• _What you will do_
Could you render the material from the line with "Could you tell" through the end of the material as a Markdown table with two columns, Row (the row number) and Line (the line itself), leaving out blank lines?

Spatial questions about scenes:
________________________________________

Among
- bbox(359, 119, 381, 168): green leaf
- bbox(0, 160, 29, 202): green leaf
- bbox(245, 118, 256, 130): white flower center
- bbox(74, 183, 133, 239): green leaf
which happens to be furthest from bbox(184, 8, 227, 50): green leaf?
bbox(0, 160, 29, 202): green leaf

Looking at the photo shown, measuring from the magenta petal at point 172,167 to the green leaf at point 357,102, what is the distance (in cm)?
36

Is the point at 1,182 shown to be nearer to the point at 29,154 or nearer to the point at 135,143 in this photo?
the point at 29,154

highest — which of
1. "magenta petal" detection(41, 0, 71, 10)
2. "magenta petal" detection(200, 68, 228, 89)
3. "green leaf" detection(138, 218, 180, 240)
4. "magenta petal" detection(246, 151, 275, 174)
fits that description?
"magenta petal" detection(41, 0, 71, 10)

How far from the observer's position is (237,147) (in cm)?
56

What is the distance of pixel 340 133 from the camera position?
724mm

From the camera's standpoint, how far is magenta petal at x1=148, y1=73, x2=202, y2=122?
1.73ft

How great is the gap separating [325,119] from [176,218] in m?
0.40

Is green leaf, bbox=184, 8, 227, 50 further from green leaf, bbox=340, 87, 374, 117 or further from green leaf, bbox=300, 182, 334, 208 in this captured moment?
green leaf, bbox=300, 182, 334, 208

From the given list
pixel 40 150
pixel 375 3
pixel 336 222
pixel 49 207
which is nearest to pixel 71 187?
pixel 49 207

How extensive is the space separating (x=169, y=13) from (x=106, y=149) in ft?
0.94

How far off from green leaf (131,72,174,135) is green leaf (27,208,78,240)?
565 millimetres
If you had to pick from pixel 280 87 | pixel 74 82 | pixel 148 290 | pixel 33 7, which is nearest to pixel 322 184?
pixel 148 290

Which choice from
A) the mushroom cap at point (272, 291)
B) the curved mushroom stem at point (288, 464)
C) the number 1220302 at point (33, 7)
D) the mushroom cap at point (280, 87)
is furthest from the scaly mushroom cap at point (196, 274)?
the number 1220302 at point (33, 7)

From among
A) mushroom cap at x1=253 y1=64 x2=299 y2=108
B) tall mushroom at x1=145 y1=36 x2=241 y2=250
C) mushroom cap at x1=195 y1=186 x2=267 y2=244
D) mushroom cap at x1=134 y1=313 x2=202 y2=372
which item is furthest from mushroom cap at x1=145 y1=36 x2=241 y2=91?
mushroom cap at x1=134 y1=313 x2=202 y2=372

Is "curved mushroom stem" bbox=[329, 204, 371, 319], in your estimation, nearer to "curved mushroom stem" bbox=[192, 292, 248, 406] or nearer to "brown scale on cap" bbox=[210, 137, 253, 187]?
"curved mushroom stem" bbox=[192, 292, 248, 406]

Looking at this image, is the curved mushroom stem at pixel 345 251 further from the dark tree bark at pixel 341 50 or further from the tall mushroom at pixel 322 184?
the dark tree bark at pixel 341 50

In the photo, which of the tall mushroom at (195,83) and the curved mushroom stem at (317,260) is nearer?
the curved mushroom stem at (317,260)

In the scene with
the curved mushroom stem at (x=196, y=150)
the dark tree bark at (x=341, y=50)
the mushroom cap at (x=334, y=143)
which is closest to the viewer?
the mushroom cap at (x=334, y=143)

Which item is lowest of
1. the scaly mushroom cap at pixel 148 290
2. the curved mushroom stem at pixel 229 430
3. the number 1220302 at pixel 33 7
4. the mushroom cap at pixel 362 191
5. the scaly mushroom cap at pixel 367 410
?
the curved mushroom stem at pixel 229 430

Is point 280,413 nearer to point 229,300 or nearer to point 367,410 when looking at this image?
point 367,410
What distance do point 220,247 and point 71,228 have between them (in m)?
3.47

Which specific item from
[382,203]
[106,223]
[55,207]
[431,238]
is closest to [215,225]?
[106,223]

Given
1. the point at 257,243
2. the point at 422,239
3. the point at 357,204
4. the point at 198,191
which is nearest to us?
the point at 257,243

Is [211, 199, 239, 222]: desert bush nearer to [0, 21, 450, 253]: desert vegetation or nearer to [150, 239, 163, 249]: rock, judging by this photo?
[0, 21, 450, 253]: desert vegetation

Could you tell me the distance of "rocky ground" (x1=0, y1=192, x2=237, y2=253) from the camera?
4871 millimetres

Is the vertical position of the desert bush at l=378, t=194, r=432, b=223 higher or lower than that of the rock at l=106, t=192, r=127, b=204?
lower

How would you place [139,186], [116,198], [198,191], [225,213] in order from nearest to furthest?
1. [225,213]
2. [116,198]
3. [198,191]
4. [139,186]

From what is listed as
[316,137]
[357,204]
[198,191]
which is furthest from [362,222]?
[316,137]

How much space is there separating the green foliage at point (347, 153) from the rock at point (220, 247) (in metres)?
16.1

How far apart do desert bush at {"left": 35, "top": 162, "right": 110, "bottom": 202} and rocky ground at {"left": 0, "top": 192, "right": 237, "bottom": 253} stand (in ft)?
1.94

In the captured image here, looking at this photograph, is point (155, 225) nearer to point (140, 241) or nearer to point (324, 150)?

________________________________________

• _The answer_
| Row | Line |
|---|---|
| 1 | Could you tell me the distance of "rocky ground" (x1=0, y1=192, x2=237, y2=253) from the camera? |
| 2 | 4871 millimetres |
| 3 | Is the vertical position of the desert bush at l=378, t=194, r=432, b=223 higher or lower than that of the rock at l=106, t=192, r=127, b=204? |
| 4 | lower |
| 5 | How would you place [139,186], [116,198], [198,191], [225,213] in order from nearest to furthest? |
| 6 | 1. [225,213] |
| 7 | 2. [116,198] |
| 8 | 3. [198,191] |
| 9 | 4. [139,186] |
| 10 | From what is listed as |
| 11 | [316,137] |
| 12 | [357,204] |
| 13 | [198,191] |
| 14 | which is furthest from [362,222]? |
| 15 | [316,137] |
| 16 | How much space is there separating the green foliage at point (347, 153) from the rock at point (220, 247) (in metres)? |
| 17 | 16.1 |
| 18 | How far apart do desert bush at {"left": 35, "top": 162, "right": 110, "bottom": 202} and rocky ground at {"left": 0, "top": 192, "right": 237, "bottom": 253} stand (in ft)? |
| 19 | 1.94 |
| 20 | In the captured image here, looking at this photograph, is point (155, 225) nearer to point (140, 241) or nearer to point (324, 150)? |